━━━ Text section ━━━
Over on the Google+, Dan Drake inverted my challenge to mathematics education faculty. He asks, how can mathematicians share what we have learned?

This is an excellent question, which is pretty hard to answer. Since this is my blog, I’ll follow Pólya’s advice, and attack a simpler problem that I still can’t solve. What is the point of each course in the undergraduate mathematics curriculum?

Linear Algebra

A few weeks ago, I wrote about the real point of linear algebra. As usual, that flash of insight was half-baked. I still stand by it, but I’ve been thinking about the course more as it goes on. Here is a fuller description of what I hope to accomplish in a one-semester linear algebra course at the University of Northern Iowa.

Meta-mathematical goals

Every mathematics course should work on core fundamental skills of mathematical process. In linear algebra, I think the two foremost issues are:

  • making examples for yourself to gain understanding, and
  • gaining comfort with increased levels of abstraction.

Let’s add another item to this list that I think is important:

  • learn the use of modern computational tools to do intensive computations and produce visualizations. (Of course, I am using Sage.)

Content Goals

I would like for students to understand the following.

  • solving systems of equations
  • vector algebra
  • algebra of matrices
  • matrices as transformations
  • the geometry of euclidean space as encapsulated by the dot product
  • determinants
  • Gram-Schmidt & orthonormal bases
  • eigenvectors and eigenvalues
  • “some associated geometry”

I’m not sure anyone would argue with these. Of course, this list leaves a lot out. And I hid a lot inside “some associated geometry.” For starters, the ideas behind a set of vectors being a basis or not are really geometry.

A Skeleton Plan: A Course in Three Acts

Here is how I now view the structure of the course. I am just now finishing up Act Two, so the last bits are just a plan.

Act One: Ways To See A System of Equations

The first part of the course focuses on understanding the various ways to interpret a system of $m$ linear equations in $n$ unknowns.

  1. The ‘row picture’: view the system as defining m hyperplanes in \mathbb{R}^n
  2. The ‘column picture’: view the system as defining an equation expressing some vector as a linear combination of n vectors in \mathbb{R}^m.
  3. The ‘transformational picture’: The system defines a “matrix-vector equation” Ax = b.

As part of this, we study the geometry involved, make lots of pictures and try to get a sense of how these things hang together. We will introduce the idea of vector and matrix algebra, including the difficulties of matrix algebra, the dot product, and the cross product in \mathbb{R}^3. There are basic properties to investigate, and some problems to formulate, including the basic problem of invertibility for square matrices.
━━━
## Set of tasks
A – Return the stretch from "Every mathematics course" through "levels of abstraction." from the passage on the linear algebra course, copied word for word.
B – In the records, swap "viewer" for "camera" in the stretch from the line containing "At what distance" through the line containing "0.57 metres". Write out only those lines, leaving everything else unchanged.
━━━ Exercise inputs ━━━
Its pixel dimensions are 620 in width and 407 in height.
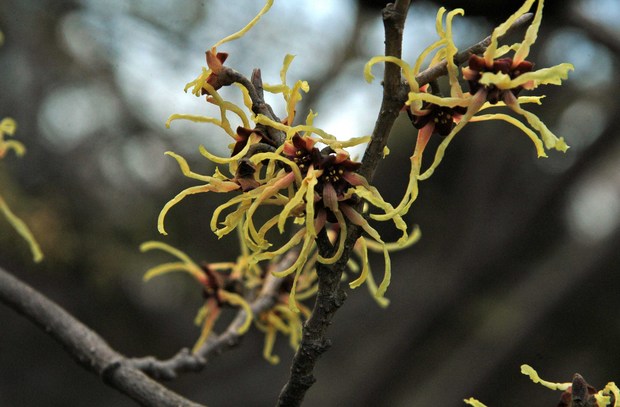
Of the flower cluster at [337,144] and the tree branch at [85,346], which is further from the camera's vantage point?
the tree branch at [85,346]

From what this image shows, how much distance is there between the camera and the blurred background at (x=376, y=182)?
2572mm

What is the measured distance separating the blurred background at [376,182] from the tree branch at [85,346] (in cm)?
137

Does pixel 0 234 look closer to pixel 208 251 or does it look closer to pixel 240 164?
pixel 208 251

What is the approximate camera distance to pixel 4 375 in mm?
3434

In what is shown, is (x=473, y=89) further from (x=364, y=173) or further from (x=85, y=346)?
(x=85, y=346)

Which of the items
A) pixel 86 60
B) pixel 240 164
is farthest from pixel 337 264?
pixel 86 60

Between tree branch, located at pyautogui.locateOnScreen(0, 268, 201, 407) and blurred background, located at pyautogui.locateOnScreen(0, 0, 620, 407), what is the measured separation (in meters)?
1.37

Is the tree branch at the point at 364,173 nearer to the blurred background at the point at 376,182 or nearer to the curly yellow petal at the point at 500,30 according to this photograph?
the curly yellow petal at the point at 500,30

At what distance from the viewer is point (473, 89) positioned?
0.57 metres

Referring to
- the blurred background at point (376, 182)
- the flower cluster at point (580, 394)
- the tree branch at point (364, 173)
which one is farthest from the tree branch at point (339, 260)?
the blurred background at point (376, 182)

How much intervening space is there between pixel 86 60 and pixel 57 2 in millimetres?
306

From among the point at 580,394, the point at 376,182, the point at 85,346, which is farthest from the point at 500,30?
the point at 376,182

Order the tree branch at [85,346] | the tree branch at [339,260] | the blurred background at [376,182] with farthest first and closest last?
1. the blurred background at [376,182]
2. the tree branch at [85,346]
3. the tree branch at [339,260]

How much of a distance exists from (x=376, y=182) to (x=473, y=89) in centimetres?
232
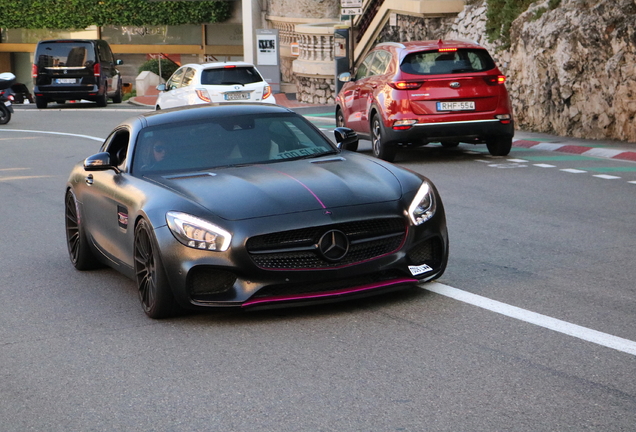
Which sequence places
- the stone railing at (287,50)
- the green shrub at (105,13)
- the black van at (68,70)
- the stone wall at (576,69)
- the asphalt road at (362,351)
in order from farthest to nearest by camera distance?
the green shrub at (105,13) → the stone railing at (287,50) → the black van at (68,70) → the stone wall at (576,69) → the asphalt road at (362,351)

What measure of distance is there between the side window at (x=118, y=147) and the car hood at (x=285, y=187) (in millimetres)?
932

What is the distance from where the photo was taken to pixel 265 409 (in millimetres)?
5062

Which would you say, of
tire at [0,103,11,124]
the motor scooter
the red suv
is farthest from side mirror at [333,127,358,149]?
tire at [0,103,11,124]

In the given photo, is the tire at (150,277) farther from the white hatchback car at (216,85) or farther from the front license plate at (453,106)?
the white hatchback car at (216,85)

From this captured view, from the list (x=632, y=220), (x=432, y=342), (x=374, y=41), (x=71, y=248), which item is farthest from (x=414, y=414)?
(x=374, y=41)

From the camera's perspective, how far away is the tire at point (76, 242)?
873 cm

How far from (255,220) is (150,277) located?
840 mm

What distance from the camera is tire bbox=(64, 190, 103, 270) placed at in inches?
344

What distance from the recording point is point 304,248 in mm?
6602

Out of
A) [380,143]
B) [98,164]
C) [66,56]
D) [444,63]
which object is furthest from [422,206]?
[66,56]

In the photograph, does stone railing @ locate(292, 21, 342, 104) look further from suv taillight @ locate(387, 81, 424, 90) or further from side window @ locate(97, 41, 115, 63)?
suv taillight @ locate(387, 81, 424, 90)

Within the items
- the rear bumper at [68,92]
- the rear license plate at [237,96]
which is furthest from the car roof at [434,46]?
the rear bumper at [68,92]

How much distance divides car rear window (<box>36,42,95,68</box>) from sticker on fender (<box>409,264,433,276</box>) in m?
28.7

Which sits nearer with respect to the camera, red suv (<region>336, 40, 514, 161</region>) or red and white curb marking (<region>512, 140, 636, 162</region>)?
━━━
## Answers to the tasks
A –
Every mathematics course should work on core fundamental skills of mathematical process. In linear algebra, I think the two foremost issues are:

  • making examples for yourself to gain understanding, and
  • gaining comfort with increased levels of abstraction.

B –
At what distance from the camera is point (473, 89) positioned?
0.57 metres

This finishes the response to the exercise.